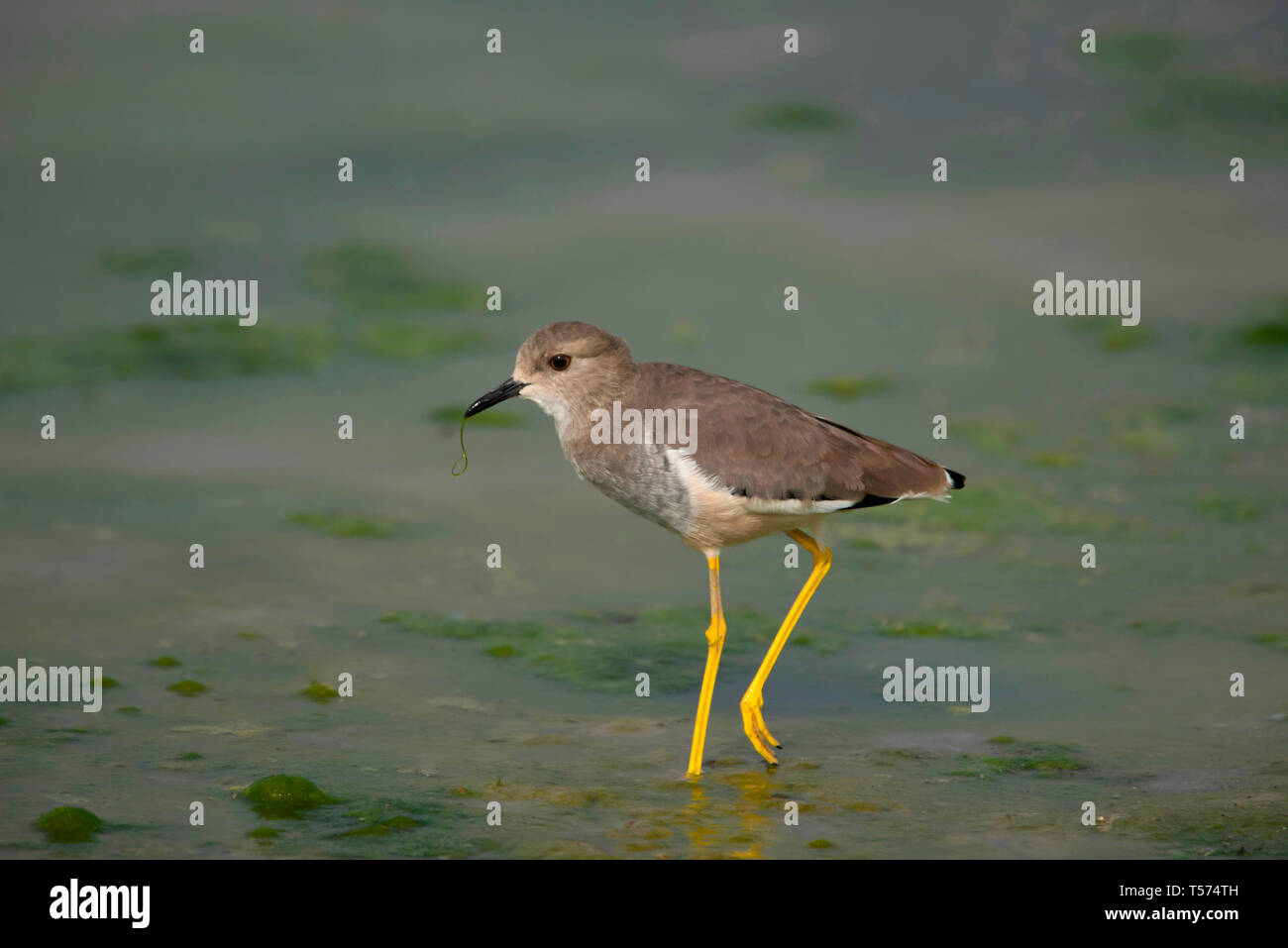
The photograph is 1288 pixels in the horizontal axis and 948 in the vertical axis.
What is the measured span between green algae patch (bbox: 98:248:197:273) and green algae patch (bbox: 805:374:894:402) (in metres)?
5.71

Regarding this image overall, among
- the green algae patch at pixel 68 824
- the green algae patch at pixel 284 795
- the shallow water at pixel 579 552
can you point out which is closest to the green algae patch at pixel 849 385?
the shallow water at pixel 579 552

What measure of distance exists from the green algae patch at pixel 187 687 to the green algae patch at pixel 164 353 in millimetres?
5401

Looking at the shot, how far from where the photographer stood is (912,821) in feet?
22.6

--------------------

# WHAT THE EXERCISE ASKS
Copy out the listing above word for word, including the answers, and leave out the pictures.

# SOLUTION BELOW
The photograph is 1288 pixels in the horizontal axis and 948 in the vertical axis.
What is the measured span between green algae patch (bbox: 98:248:197:273) and green algae patch (bbox: 805:374:894:402) (in metres)?
5.71

Regarding this image overall, among
- the green algae patch at pixel 68 824
- the green algae patch at pixel 284 795
- the shallow water at pixel 579 552
can you point out which is closest to the green algae patch at pixel 849 385?
the shallow water at pixel 579 552

What measure of distance exists from the green algae patch at pixel 187 687 to the green algae patch at pixel 164 353 in millimetres?
5401

Looking at the shot, how far from where the photographer stood is (912,821) in feet?
22.6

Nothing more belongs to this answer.